To sum up, in AS patients, there are variations in B cell expression genes and imbalances in different cytokines, which affect the effects and growth of the cells. B cells express more CD86 and CD95, and peripheral blood B cells are disordered and imbalanced. Some autoantibodies are also found in AS patients, antibodies targeting bone repair and microbial antigens. B cells exist in typical AS inflammatory sites such as the spine and peripheral joints. These all indicate that immune disorders involving B cells are likely to lead to the occurrence of AS.
4 Changes in immunoglobulins
Normally, patients with AS have weak immune responses and weak delayed-type hypersensitivity reactions.
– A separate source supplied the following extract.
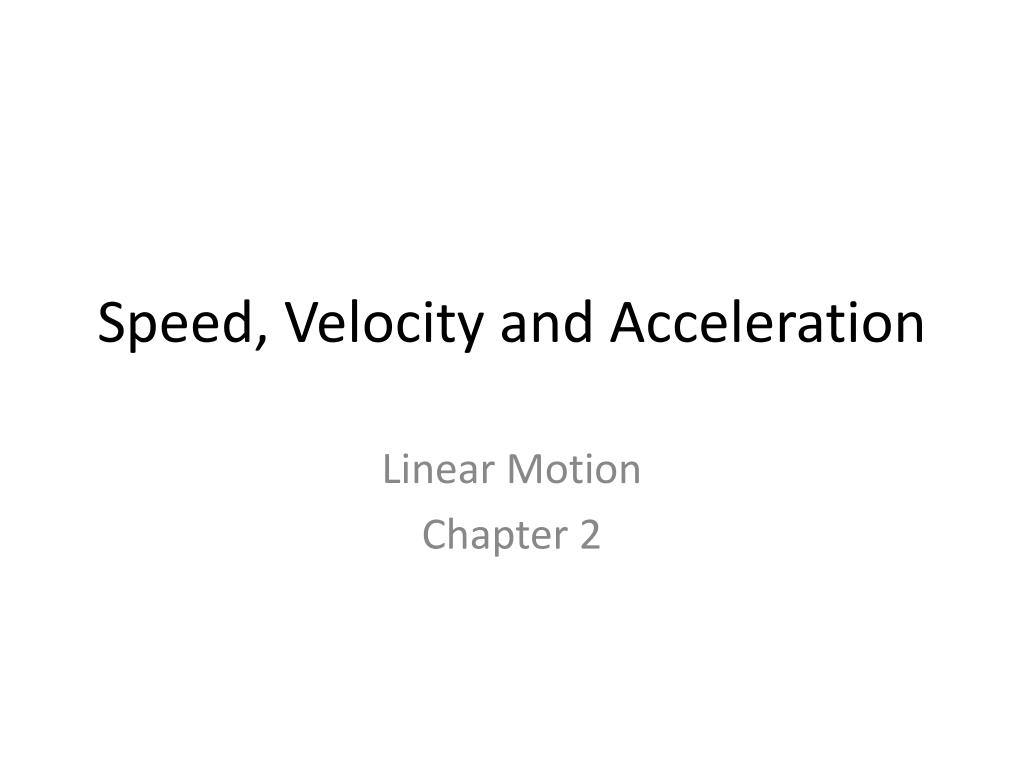 Speed, Velocity and Acceleration

Linear Motion
Chapter 2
Studies have found that the average patient lacks anti-IgG antibodies in the serum, but when the disease is active, serum IgG, IgA, and IgM levels show an increase.
5 Conclusion
In conclusion, although the pathogenesis of AS is still unclear, a review of the latest literature and experimental studies found that immune disorders are an important factor causing AS. The mainstream hypothesis is that inflammation and T cell-mediated immune responses greatly affect AS, but immune disorders caused by B cells are also likely to contribute to the onset of AS. With the mediation of T cells and B cells, immunoglobulins also change, further causing inflammatory reactions and so on. I firmly believe that in the future, as research continues to deepen, we will be able to clarify the pathogenesis of AS. For AS caused by different causes of immune disorders, targeted therapeutic drugs can be developed to improve the inflammatory response, relieve AS symptoms, and enhance patients' quality of life.